The stand-out works of Chaos and Revelry are unquestionably the sculptures of William Eicholtz and the photographs of Deborah Paauwe and Maree Azzopardi. Eicholtz's eclectic sculptures twist the symbolism of sheep and shepherds into the unabashedly flamboyant, his Prince in the Cabriole Pasture (2007) with its bronzed/gilt surfaces, faux marble and appearance of furniture seating is less Bernini than Franco Cozzo by way of Versailles. By contrast, the inclusion of a number of Paauwe's large-scale photographs from her Crying Room (2006) and Magic Window (2004-2005) series astutely invokes the sensuous materiality of baroque surfaces and its highly tactile renderings of flesh, drapery, folds and supply moving fabrics.

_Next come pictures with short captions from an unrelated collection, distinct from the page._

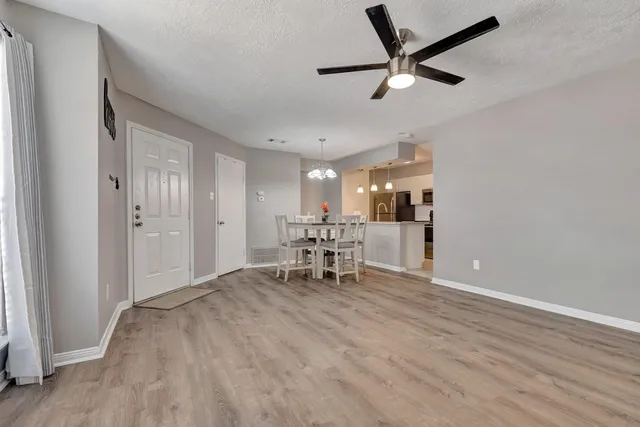 a view of a livingroom with a hardwood floor and a ceiling fan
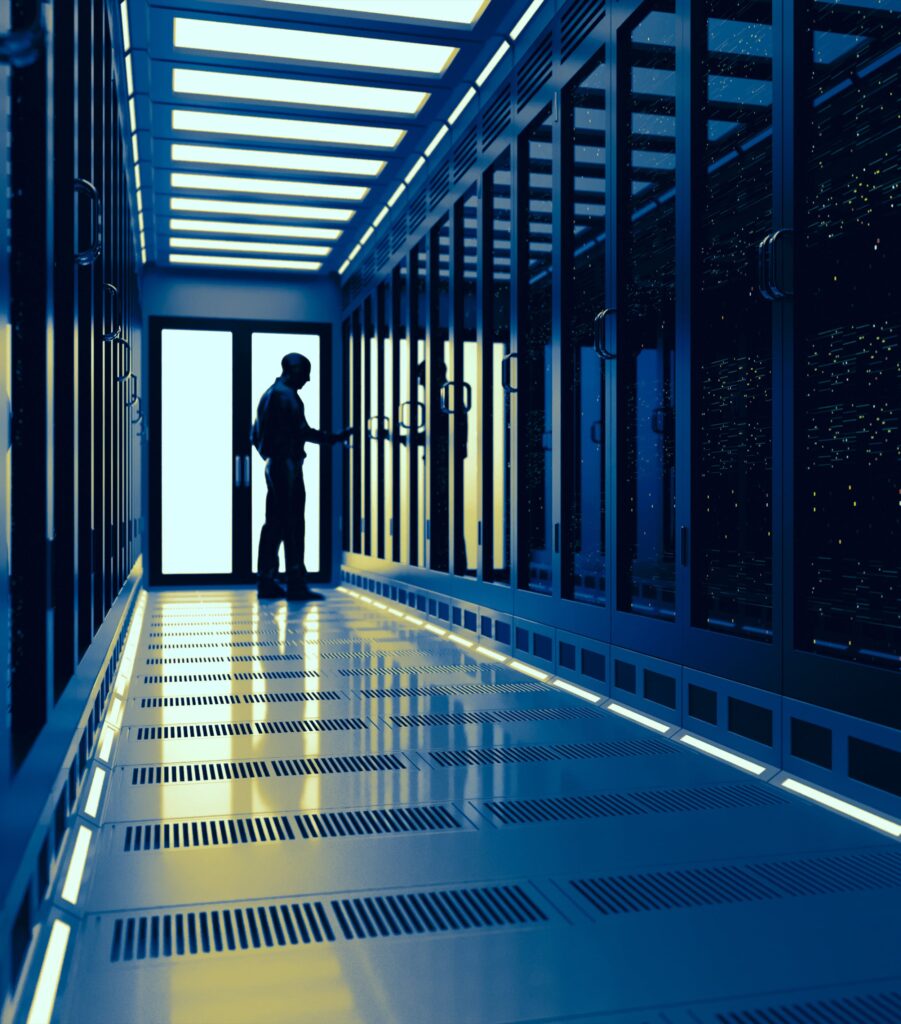 A person stands in a brightly lit, modern server room, surrounded by rows of tall server racks with glass doors. The floor and ceiling have geometric patterns and glowing lights.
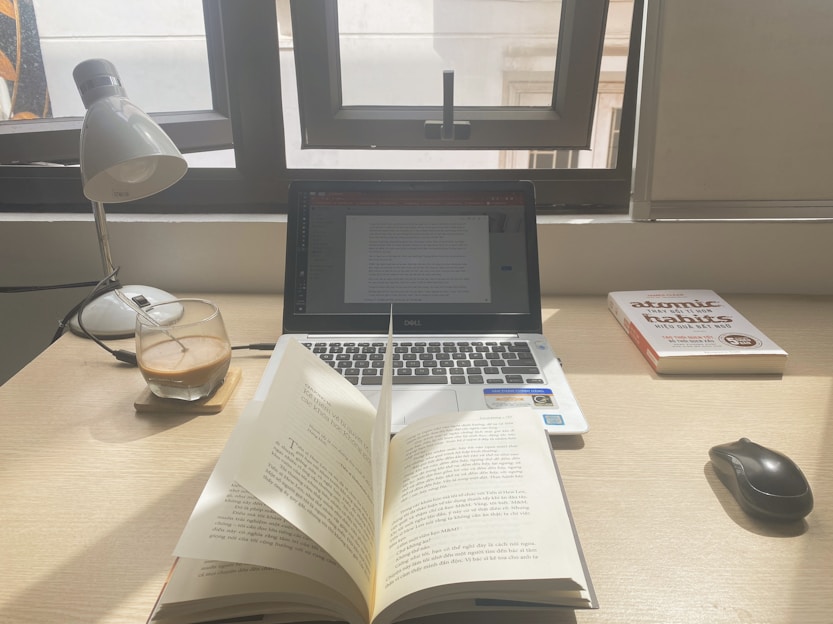 A workspace with a laptop displaying a document, an open book, a lamp, a glass of coffee, and a book titled 'Atomic Habits' on a wooden desk. Sunlight is coming through a window, casting natural light over the setup.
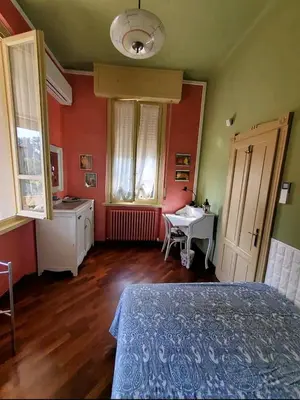 Letto o letti in una camera di Villa Lina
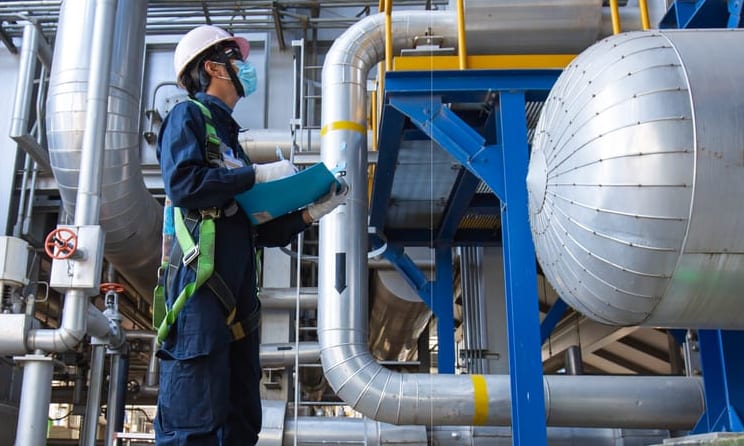 Engineer checking process equipment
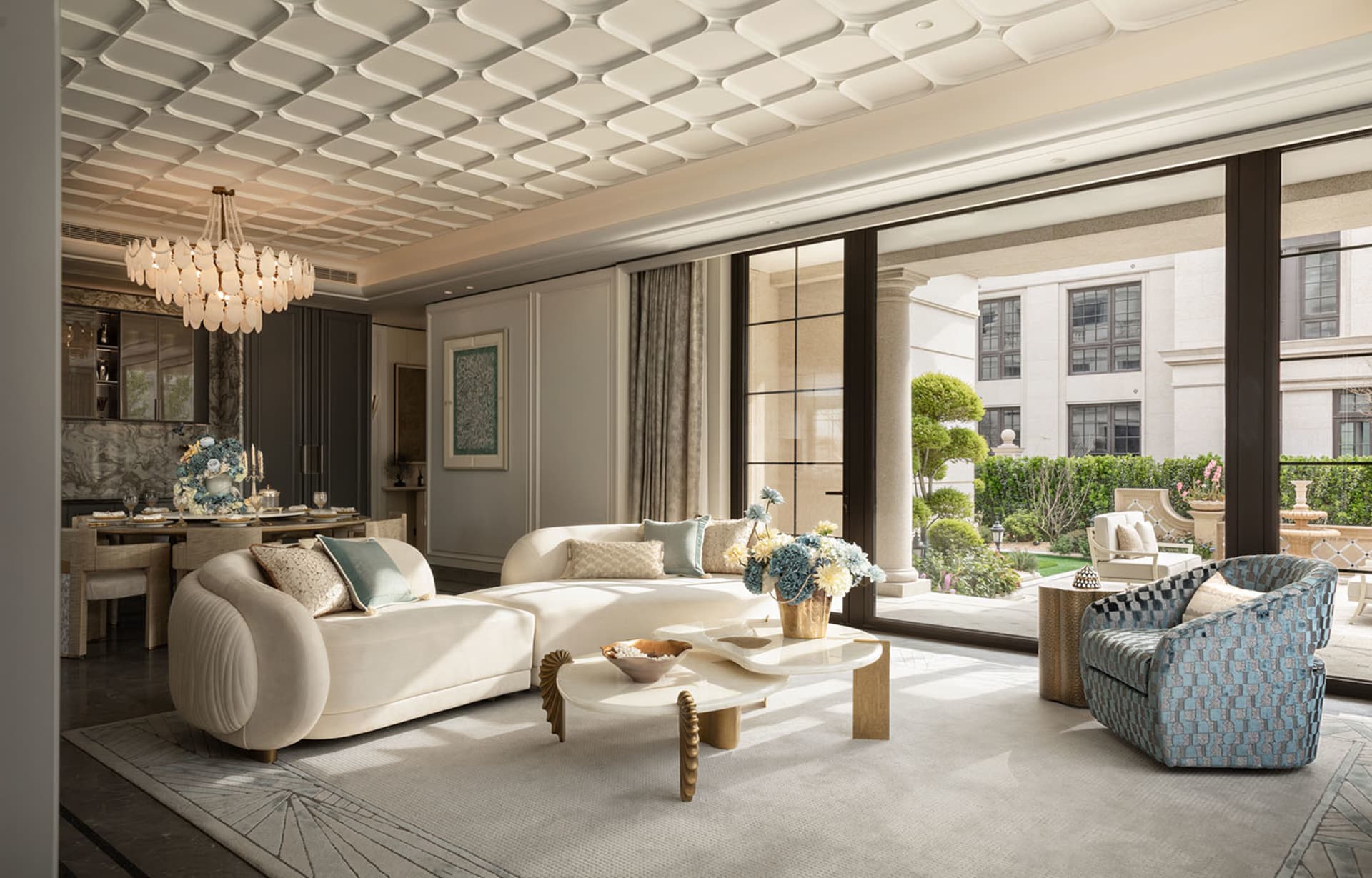 Bright and airy living room featuring a curved cream sofa, blue patterned armchair, organic-shaped marble coffee table, and large glass doors opening to a landscaped garden.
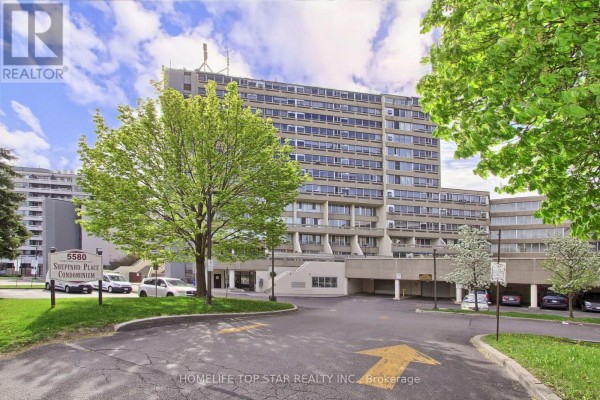 Street view of the 5580 Sheppard Place Condominium building with green trees and blue sky. - 613 - 5580 Sheppard E Avenue, Toronto
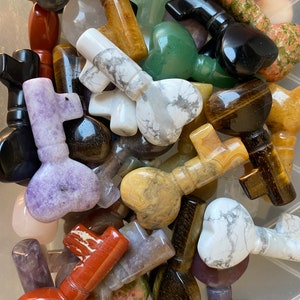 May include: A collection of gemstone key pendants in various colors and patterns. The pendants feature heart-shaped key heads and are made from materials like marble, tiger's eye, and jasper. The keys are of varying sizes.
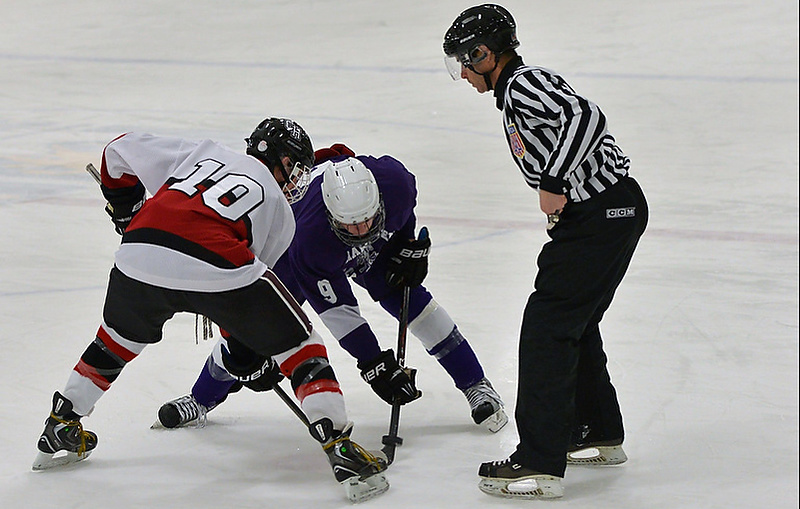 Camden Hills Stephen Hand wins a face off. (Photo by Ron Hawkes)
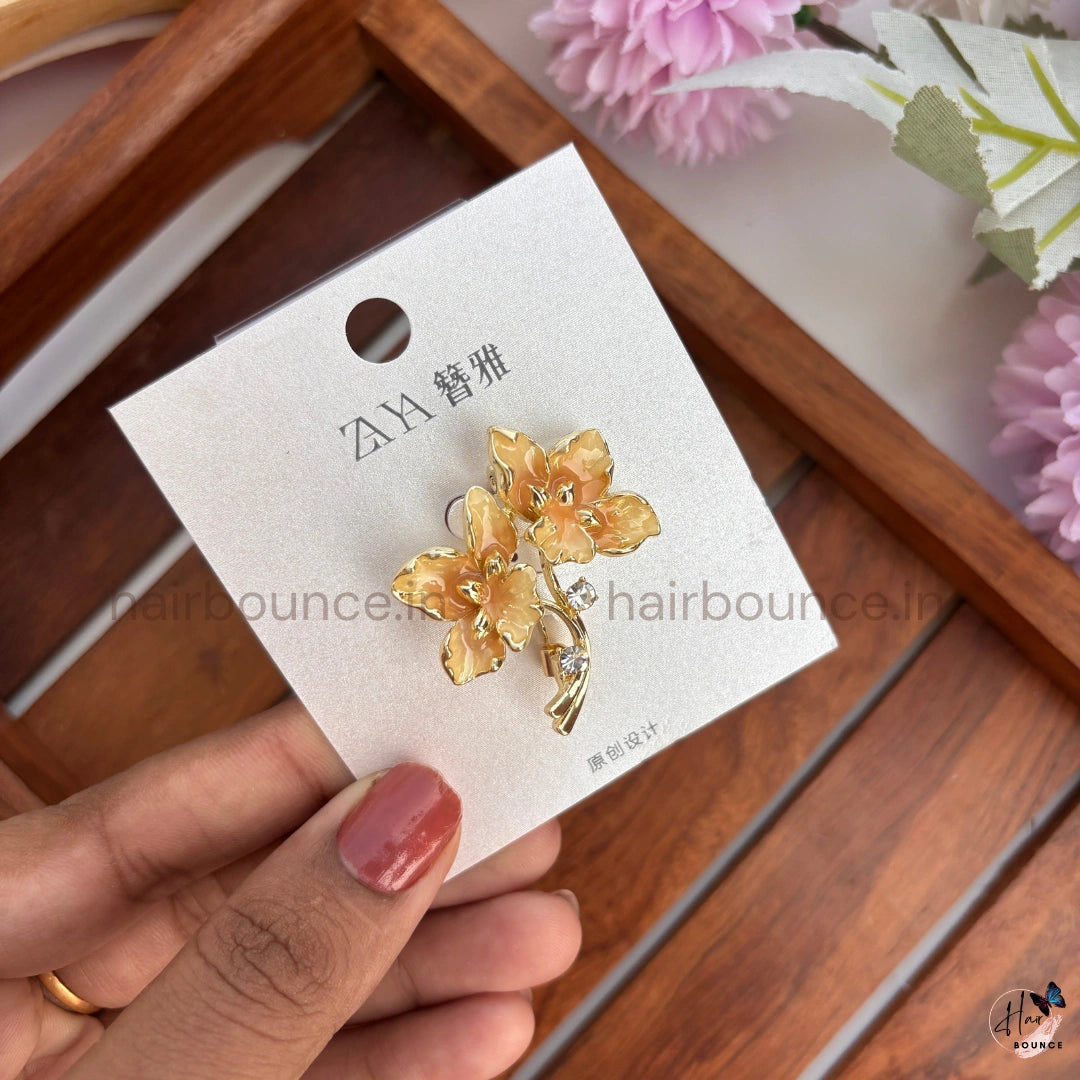 Elegant Gold Floral Brooch with Crystal Accent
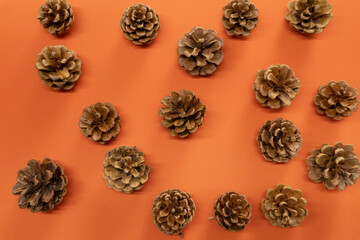 Halloween background - Cones on bright orange background. Halloween Atmosphere.
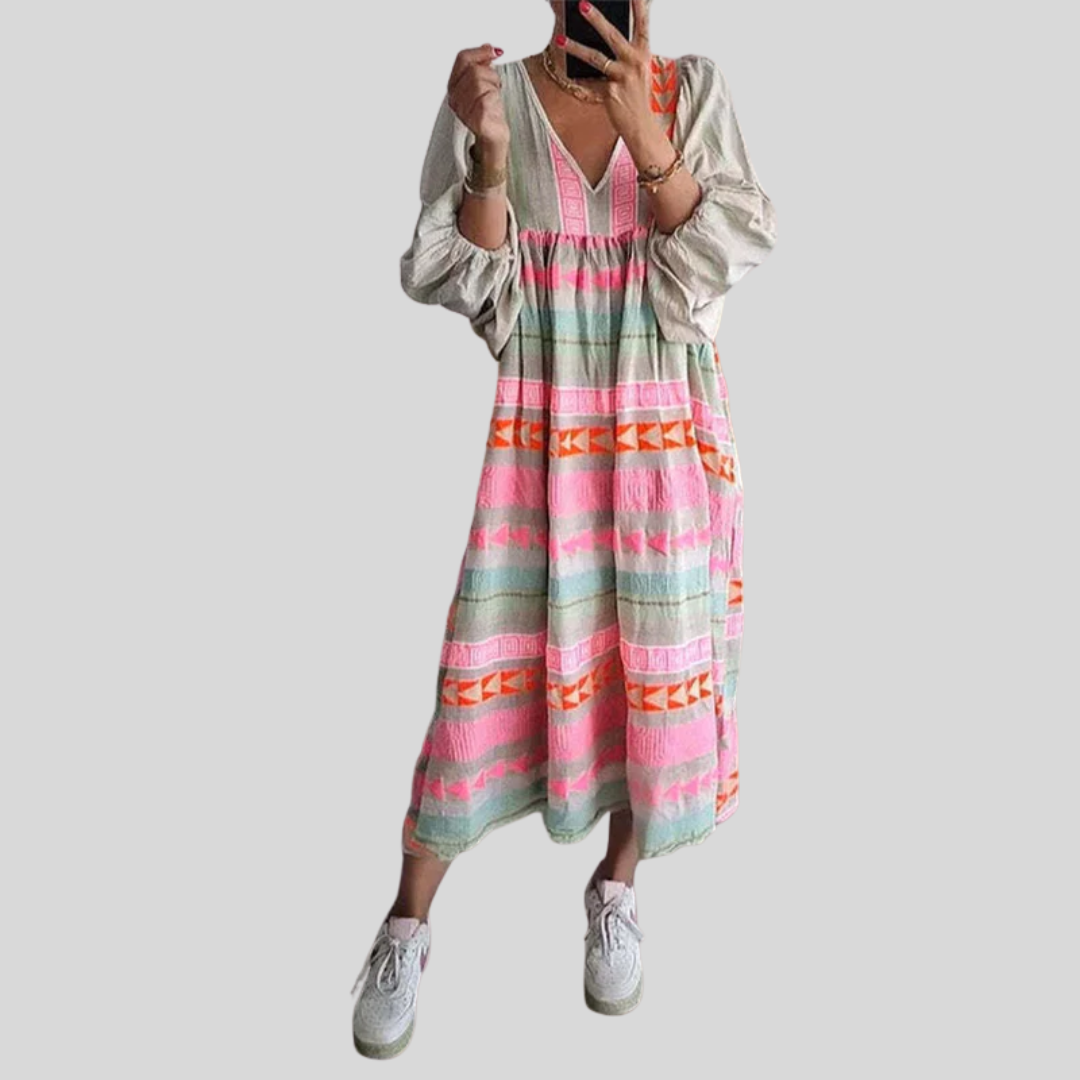 Woman wearing the Holly™ colourful geometric print boho dress with puffed sleeves, out enjoying a casual day.
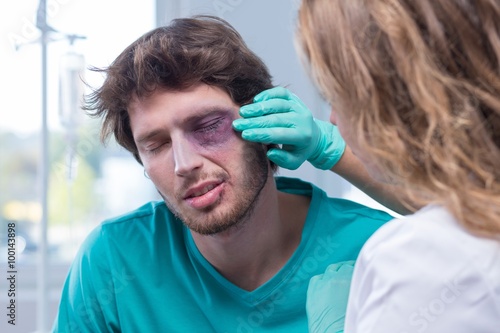 Male patient with black eye photo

In Paauwe that conjunction of flesh and fabric is slightly unnerving, exposing the vulnerability of the body (blemishes, scratches, girlhood) amidst romanticised imagery of flowing tulle, pastel colors and pearls. Azzopardi's new photographs Flowergirl #1, Pink, Family, Angela Blood, Wings (all 2007) deservedly occupy an entire wall of the gallery and are nothing short of stunning. This deeply personal series fuses the artist's remembrances of her Catholic childhood in Malta with staged photographs of her niece. In their blend of luscious golden light, color, gilt surfaces and religious imagery of angels, saints and martyrs, the crumpled appearance of these gorgeous works is like the neo-baroque itself, poised between the past and the present in the continued reinvention and renewal of baroque form.
While sometimes irreverent and often humorous Chaos and Revelry is an intellectually considered exhibition. The decorative, ornamental and sensuously textured surfaces of its works are charged repositories of meaning that move between pleasure and pain, between the aesthetics of camp and the neo-baroque.